# What to work on
Please print, with no changes, the lines of the entries below from the line with "What is the space" up to and including the line with "6.12 metres".

══ Record excerpts ══

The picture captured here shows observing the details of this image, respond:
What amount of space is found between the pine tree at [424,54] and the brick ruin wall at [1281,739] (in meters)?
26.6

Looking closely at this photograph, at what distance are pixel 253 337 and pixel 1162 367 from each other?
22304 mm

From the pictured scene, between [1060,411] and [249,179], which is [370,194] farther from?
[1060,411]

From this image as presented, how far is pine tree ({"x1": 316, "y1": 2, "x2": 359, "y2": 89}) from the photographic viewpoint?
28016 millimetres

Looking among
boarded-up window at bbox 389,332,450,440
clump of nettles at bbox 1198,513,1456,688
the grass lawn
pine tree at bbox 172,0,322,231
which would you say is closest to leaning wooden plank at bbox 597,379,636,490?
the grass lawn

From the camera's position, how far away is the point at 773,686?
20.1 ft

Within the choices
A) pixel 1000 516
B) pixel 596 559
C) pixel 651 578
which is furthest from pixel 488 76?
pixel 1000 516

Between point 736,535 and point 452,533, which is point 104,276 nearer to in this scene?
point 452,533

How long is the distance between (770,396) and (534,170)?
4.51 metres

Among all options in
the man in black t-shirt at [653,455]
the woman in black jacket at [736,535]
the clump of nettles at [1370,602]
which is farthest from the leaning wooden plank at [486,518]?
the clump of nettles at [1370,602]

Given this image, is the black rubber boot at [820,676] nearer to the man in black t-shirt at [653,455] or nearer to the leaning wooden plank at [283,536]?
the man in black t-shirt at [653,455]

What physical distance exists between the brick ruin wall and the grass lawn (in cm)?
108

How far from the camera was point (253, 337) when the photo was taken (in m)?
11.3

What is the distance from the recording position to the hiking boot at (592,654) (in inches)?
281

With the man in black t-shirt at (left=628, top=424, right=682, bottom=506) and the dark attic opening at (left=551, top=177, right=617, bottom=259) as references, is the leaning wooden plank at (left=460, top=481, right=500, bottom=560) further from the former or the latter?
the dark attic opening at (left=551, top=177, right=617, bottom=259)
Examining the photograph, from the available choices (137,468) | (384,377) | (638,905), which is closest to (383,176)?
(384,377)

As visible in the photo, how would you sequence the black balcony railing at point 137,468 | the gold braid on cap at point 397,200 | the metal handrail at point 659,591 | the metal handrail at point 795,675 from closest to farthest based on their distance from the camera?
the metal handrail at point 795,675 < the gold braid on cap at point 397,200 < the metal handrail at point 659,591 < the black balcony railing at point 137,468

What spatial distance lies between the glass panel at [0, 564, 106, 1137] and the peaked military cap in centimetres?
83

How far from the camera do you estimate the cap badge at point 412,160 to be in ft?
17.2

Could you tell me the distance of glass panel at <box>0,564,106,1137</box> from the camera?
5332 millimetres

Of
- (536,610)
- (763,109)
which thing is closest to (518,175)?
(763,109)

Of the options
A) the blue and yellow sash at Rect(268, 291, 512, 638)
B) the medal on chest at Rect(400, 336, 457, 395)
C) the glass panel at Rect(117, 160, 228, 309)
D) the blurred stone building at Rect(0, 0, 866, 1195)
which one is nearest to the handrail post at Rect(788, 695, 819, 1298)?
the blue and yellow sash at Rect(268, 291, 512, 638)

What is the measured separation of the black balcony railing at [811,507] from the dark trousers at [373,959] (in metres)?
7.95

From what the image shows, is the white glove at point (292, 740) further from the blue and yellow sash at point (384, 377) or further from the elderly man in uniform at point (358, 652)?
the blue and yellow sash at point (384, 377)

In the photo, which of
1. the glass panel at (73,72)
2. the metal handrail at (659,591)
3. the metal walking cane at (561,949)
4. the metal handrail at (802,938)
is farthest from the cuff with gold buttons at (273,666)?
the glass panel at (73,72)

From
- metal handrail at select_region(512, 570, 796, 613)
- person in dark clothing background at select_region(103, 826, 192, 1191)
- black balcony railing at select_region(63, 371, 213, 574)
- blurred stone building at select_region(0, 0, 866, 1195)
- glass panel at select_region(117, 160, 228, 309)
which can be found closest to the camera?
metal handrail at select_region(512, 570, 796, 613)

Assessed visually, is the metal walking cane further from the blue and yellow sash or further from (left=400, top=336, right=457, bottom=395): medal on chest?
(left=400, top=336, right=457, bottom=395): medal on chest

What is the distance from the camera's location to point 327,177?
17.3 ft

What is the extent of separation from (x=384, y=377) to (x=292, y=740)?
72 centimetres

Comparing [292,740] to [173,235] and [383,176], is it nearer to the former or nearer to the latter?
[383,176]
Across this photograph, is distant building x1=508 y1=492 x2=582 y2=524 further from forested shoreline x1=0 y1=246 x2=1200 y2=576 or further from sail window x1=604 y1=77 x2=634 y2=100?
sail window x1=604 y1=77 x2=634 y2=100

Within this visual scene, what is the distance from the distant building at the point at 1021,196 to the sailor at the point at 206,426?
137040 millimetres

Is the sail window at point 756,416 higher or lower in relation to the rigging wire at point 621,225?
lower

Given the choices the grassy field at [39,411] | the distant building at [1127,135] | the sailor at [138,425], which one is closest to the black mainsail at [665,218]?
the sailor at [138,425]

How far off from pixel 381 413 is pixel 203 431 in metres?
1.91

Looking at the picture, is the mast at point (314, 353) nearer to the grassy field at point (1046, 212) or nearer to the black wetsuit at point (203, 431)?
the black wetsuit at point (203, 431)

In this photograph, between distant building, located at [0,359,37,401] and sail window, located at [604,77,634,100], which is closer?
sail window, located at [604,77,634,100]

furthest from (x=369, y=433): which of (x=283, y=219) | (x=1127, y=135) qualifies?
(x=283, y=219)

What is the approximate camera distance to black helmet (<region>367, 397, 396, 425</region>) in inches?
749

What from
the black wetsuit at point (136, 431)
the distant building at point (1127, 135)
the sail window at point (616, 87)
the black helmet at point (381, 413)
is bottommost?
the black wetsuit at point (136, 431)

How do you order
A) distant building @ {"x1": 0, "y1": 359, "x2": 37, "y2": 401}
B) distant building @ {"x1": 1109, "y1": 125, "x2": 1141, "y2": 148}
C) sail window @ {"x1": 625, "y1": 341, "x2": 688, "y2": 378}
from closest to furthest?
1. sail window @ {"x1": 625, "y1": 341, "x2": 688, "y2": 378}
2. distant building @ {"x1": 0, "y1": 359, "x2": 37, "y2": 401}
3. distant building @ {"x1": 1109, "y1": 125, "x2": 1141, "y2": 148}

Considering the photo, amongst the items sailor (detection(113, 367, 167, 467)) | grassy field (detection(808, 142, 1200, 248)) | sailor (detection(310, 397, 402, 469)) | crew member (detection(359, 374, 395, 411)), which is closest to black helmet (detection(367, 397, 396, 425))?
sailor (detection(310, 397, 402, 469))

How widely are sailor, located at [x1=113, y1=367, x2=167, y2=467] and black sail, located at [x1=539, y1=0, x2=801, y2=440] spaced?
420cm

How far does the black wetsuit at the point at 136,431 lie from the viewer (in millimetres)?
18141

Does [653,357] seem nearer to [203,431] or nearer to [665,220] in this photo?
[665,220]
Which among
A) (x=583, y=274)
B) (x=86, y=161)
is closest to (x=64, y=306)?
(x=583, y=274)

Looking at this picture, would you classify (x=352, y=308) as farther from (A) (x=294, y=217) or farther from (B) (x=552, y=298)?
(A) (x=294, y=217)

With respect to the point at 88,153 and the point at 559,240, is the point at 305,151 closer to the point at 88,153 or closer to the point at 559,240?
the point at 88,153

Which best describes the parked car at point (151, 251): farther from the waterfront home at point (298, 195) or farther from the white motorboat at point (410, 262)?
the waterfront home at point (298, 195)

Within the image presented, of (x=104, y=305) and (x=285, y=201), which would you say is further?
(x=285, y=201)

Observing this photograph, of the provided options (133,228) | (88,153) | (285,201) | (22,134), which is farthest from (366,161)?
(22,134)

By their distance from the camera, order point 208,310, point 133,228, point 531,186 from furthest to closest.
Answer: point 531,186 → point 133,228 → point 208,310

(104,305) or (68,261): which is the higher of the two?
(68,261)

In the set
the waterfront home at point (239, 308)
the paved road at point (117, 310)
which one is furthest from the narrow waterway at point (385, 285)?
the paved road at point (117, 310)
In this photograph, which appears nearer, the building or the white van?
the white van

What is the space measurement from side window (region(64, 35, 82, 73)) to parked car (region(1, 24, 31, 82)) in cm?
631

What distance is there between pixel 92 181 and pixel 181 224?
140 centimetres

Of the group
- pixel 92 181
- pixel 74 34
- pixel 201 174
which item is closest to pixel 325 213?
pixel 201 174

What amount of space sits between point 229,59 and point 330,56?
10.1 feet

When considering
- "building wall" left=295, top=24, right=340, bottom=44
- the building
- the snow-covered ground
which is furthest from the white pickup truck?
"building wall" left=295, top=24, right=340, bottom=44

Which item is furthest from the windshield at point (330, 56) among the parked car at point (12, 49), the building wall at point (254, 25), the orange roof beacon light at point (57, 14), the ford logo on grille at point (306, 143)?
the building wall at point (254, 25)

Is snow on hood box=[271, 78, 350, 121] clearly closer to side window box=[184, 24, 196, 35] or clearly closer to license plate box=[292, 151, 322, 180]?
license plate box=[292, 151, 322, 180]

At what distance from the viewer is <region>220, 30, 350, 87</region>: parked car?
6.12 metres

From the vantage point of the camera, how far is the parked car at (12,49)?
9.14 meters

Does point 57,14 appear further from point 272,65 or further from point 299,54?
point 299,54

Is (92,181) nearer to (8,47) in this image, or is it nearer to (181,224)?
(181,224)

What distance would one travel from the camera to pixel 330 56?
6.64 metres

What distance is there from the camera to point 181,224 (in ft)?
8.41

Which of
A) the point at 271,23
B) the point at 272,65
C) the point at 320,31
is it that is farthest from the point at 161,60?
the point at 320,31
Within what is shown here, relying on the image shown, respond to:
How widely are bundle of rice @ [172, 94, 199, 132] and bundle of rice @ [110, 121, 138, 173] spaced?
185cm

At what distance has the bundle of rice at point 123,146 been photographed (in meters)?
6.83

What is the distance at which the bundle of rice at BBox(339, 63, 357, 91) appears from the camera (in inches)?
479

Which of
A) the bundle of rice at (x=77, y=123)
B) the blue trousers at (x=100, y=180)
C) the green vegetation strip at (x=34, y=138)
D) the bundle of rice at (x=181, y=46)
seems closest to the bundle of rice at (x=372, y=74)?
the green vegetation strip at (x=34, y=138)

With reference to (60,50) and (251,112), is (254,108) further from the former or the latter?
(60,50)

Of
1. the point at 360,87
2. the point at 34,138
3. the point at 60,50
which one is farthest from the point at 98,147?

═══

# Exercise answer
What is the space measurement from side window (region(64, 35, 82, 73)) to parked car (region(1, 24, 31, 82)) in cm?
631

What distance is there between pixel 92 181 and pixel 181 224?
140 centimetres

Of the group
- pixel 92 181
- pixel 74 34
- pixel 201 174
which item is closest to pixel 325 213?
pixel 201 174

What amount of space sits between point 229,59 and point 330,56?
10.1 feet

When considering
- "building wall" left=295, top=24, right=340, bottom=44
- the building
- the snow-covered ground
which is furthest from the white pickup truck?
"building wall" left=295, top=24, right=340, bottom=44

Which item is furthest from the windshield at point (330, 56) among the parked car at point (12, 49), the building wall at point (254, 25), the orange roof beacon light at point (57, 14), the ford logo on grille at point (306, 143)?
the building wall at point (254, 25)

Is snow on hood box=[271, 78, 350, 121] clearly closer to side window box=[184, 24, 196, 35] or clearly closer to license plate box=[292, 151, 322, 180]?
license plate box=[292, 151, 322, 180]

At what distance from the viewer is <region>220, 30, 350, 87</region>: parked car?
6.12 metres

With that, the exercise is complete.